— На.
Девочка сдувала с кусочков пыль, по крошке откусывала сахар, сосала. И так была рада, таким счастьем светились глазенки, что у Андрона подступили к глазам слезы. С трудом проглотил тугой, давящий клубок, подкатившийся к горлу, сурово взглянул на покрытое грязью детское личико.
— Ты где это грязь месила?
— Гусей к речке гоняла, — мать велела.
— Хорошо. А теперь отведи вот лошадь, пусть попасется. Посмотри, где там трава получше.
— Я знаю.
Уцепилась за повод, потянула.
— Да не мешкай. Слышишь, Яринка?
Не отозвалась.
Разве для нее это впервые?
Текля подавала полдник, а сама боролась с мыслью: «Сказать или нет?» Сегодня двадцать пятая весна, как они с Андроном поженились. Не много, да и не мало. Сколько воды утекло! Постарели оба — и не узнать. Андрон весь поседел как лунь. О боже, боже! Тяжкая наша жизнь!
Вздохнула.
— Чего завздыхала?
— Так, что-то давит.
«А может, сказать?» Поставила миску с картошкой.

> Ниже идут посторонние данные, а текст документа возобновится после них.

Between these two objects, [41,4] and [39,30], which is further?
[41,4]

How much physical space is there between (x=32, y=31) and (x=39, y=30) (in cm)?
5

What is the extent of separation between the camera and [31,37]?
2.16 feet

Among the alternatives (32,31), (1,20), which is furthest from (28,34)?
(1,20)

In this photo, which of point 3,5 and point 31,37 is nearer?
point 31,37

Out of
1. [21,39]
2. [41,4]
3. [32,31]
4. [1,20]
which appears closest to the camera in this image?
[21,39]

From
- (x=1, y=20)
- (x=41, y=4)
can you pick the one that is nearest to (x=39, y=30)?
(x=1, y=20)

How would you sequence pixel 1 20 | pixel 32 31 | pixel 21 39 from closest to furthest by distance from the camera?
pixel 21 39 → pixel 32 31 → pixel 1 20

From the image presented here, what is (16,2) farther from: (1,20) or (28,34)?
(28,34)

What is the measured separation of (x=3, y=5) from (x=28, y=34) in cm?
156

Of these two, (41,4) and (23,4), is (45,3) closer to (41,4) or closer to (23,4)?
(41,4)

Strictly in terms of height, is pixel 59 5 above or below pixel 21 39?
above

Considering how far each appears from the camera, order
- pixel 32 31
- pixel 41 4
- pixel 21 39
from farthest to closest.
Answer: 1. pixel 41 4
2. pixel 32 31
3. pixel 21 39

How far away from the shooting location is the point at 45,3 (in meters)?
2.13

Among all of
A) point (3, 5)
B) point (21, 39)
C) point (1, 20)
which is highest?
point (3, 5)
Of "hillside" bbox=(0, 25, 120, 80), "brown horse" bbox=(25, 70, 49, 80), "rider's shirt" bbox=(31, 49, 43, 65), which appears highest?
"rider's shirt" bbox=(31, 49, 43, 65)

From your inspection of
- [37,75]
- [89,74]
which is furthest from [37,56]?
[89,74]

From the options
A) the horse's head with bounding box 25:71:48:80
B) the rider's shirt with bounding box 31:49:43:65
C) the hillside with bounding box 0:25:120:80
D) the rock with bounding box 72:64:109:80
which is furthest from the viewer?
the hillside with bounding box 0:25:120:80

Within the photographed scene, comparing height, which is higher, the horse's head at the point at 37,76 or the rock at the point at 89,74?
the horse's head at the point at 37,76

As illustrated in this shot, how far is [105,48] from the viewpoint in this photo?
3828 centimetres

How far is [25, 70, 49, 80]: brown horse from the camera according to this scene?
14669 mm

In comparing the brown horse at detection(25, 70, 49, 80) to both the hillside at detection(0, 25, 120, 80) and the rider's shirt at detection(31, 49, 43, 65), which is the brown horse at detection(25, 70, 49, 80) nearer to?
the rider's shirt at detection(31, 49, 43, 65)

— Где взяла? — поднял муж голову.
— Да нигде, своей отобрала.
— Смотри! Что сажать будешь?
— Какой ты! Разве я ничего не помню? — И все-таки не удержалась: — Помнишь, Андрон…
Он широко раскрыл глаза.
— Весна тогда была поздняя, дождливая. А воды… Все плываки посносило.
Вот чертово семя! Хоть гром с неба, а ей все свое. То-то и вырядилась сегодня. Вспомнила баба, как девкой была! Да, пришлось тогда объезжать на Ратное, верст, наверно, с полсотни. А прямо ведь было рукой подать. Через речку… Два дня добирались. Сваты!
И все-таки сердце отмякло. Съел еще немножко картошки, запил терпким рассолом, положил ложку.
— К чему это ты?
— Двадцать пять годочков минуло…
Муж задумался. Сошлись тугие морщины. Вон где твои годы, Андрон. Твое здоровье. Уже пятьдесят, а пробежали, как воды в Припяти. И следа не оставили. Разве что мозоли кровавые да тоску безутешную, а больше ничего. Как начинал в бедности, так с ней и остался. Словно навеки обвенчался. Маешься от урожая до урожая. Как нищий, куску хлеба радуешься. И никому нет дела до того, как ты живешь, на что живешь. Только бы исправно платил подати, не бунтовал, не лез в политику. А еще лучше — если бы ты умер. Чтобы сразу взял и сгинул. Всем гнездом — от большого до малого, от малого до большого. Не снились бы тогда панам и осадникам страшные сны, не было бы этих границ тревожных, а была бы большая и могучая, «од можа до можа», Речь Посполитая…
— Ну, чего нос повесил?
В самом деле. Столько тех дум передумано, что диво, как голова до сих пор не треснула.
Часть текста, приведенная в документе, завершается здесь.